* [ABOUT THIS EXERCISE]: Where a record contains a picture, omit it; otherwise reproduce the listing exactly.

○ ○ ○ ○ ○ ○ ○

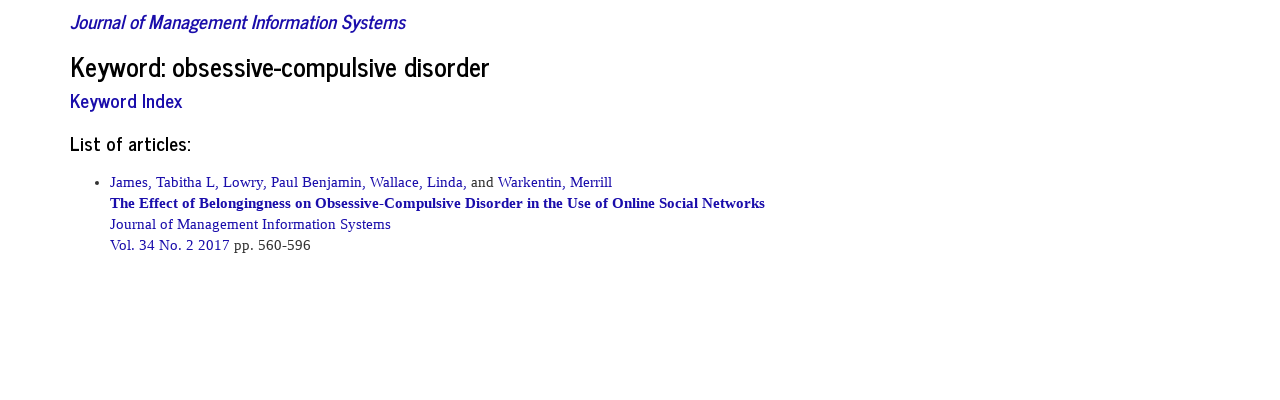

--- FILE ---
content_type: text/html; charset=utf-8
request_url: https://www.jmis-web.org/keywords/3884
body_size: 777
content:
<!doctype html>
	<html>
		<head>
					
                                <meta http-equiv="Content-Type" content="text/html; charset=utf-8" />
                    		<title>JMIS - Journal of Management Information Systems</title>
                                <!--link rel='stylesheet' type='text/css' href='/assets/bower_components/bootswatch/journal/bootstrap.min.css'/-->
<link rel='stylesheet' type='text/css' href='/assets/bower_components/bootstrap/dist/css/bootstrap.min.css'/>
<link rel='stylesheet' type='text/css' href='/assets/css/styles.css'/>
				<script src='/assets/bower_components/jquery/dist/jquery.js'></script>
				<script src='/assets/bower_components/bootstrap/dist/js/bootstrap.js'></script>
					</head>
		<body>
                    <div class="container">
                                
                                                                <h4><em><a href="/">Journal of Management Information Systems</a></em></h4>
                                                                                                
                                    <div class="margin-bottom-15">
        <h3>Keyword: obsessive-compulsive disorder</h3>
        <h4><a href="/keywords">Keyword Index</a></h4>
    </div>

    
        <h4 class="margin-bottom-10">List of articles:</h4>
    <div>
        <ul>
            
<li class="margin-bottom-10">
    <div>
        <div>    <a href="/contributors/1919">James, Tabitha L,</a>    <a href="/contributors/532">Lowry, Paul Benjamin,</a>    <a href="/contributors/1920">Wallace, Linda,</a> and     <a href="/contributors/1921">Warkentin, Merrill</a></div>
        <div><strong><a href="/articles/1342">The Effect of Belongingness on Obsessive-Compulsive Disorder in the Use of Online Social Networks</a></strong></div>
        <div><a href="/">Journal of Management Information Systems</a></div>
        <div><a href="/issues/135">    Vol. 34 No. 2 2017
</a> pp. 560-596</div>
    </div>
</li>
        </ul>
    </div>
        

                                
                        
                            </div>
                        </div>
                    </div>
		<script defer src="https://static.cloudflareinsights.com/beacon.min.js/vcd15cbe7772f49c399c6a5babf22c1241717689176015" integrity="sha512-ZpsOmlRQV6y907TI0dKBHq9Md29nnaEIPlkf84rnaERnq6zvWvPUqr2ft8M1aS28oN72PdrCzSjY4U6VaAw1EQ==" data-cf-beacon='{"version":"2024.11.0","token":"5cca309c257e4161b819cae03068e744","r":1,"server_timing":{"name":{"cfCacheStatus":true,"cfEdge":true,"cfExtPri":true,"cfL4":true,"cfOrigin":true,"cfSpeedBrain":true},"location_startswith":null}}' crossorigin="anonymous"></script>
</body>
	</html>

○ ○ ○ ○ ○ ○ ○

* [EXERCISE RESULT]:
--- FILE ---
content_type: text/html; charset=utf-8
request_url: https://www.jmis-web.org/keywords/3884
body_size: 777
content:
<!doctype html>
	<html>
		<head>
					
                                <meta http-equiv="Content-Type" content="text/html; charset=utf-8" />
                    		<title>JMIS - Journal of Management Information Systems</title>
                                <!--link rel='stylesheet' type='text/css' href='/assets/bower_components/bootswatch/journal/bootstrap.min.css'/-->
<link rel='stylesheet' type='text/css' href='/assets/bower_components/bootstrap/dist/css/bootstrap.min.css'/>
<link rel='stylesheet' type='text/css' href='/assets/css/styles.css'/>
				<script src='/assets/bower_components/jquery/dist/jquery.js'></script>
				<script src='/assets/bower_components/bootstrap/dist/js/bootstrap.js'></script>
					</head>
		<body>
                    <div class="container">
                                
                                                                <h4><em><a href="/">Journal of Management Information Systems</a></em></h4>
                                                                                                
                                    <div class="margin-bottom-15">
        <h3>Keyword: obsessive-compulsive disorder</h3>
        <h4><a href="/keywords">Keyword Index</a></h4>
    </div>

    
        <h4 class="margin-bottom-10">List of articles:</h4>
    <div>
        <ul>
            
<li class="margin-bottom-10">
    <div>
        <div>    <a href="/contributors/1919">James, Tabitha L,</a>    <a href="/contributors/532">Lowry, Paul Benjamin,</a>    <a href="/contributors/1920">Wallace, Linda,</a> and     <a href="/contributors/1921">Warkentin, Merrill</a></div>
        <div><strong><a href="/articles/1342">The Effect of Belongingness on Obsessive-Compulsive Disorder in the Use of Online Social Networks</a></strong></div>
        <div><a href="/">Journal of Management Information Systems</a></div>
        <div><a href="/issues/135">    Vol. 34 No. 2 2017
</a> pp. 560-596</div>
    </div>
</li>
        </ul>
    </div>
        

                                
                        
                            </div>
                        </div>
                    </div>
		<script defer src="https://static.cloudflareinsights.com/beacon.min.js/vcd15cbe7772f49c399c6a5babf22c1241717689176015" integrity="sha512-ZpsOmlRQV6y907TI0dKBHq9Md29nnaEIPlkf84rnaERnq6zvWvPUqr2ft8M1aS28oN72PdrCzSjY4U6VaAw1EQ==" data-cf-beacon='{"version":"2024.11.0","token":"5cca309c257e4161b819cae03068e744","r":1,"server_timing":{"name":{"cfCacheStatus":true,"cfEdge":true,"cfExtPri":true,"cfL4":true,"cfOrigin":true,"cfSpeedBrain":true},"location_startswith":null}}' crossorigin="anonymous"></script>
</body>
	</html>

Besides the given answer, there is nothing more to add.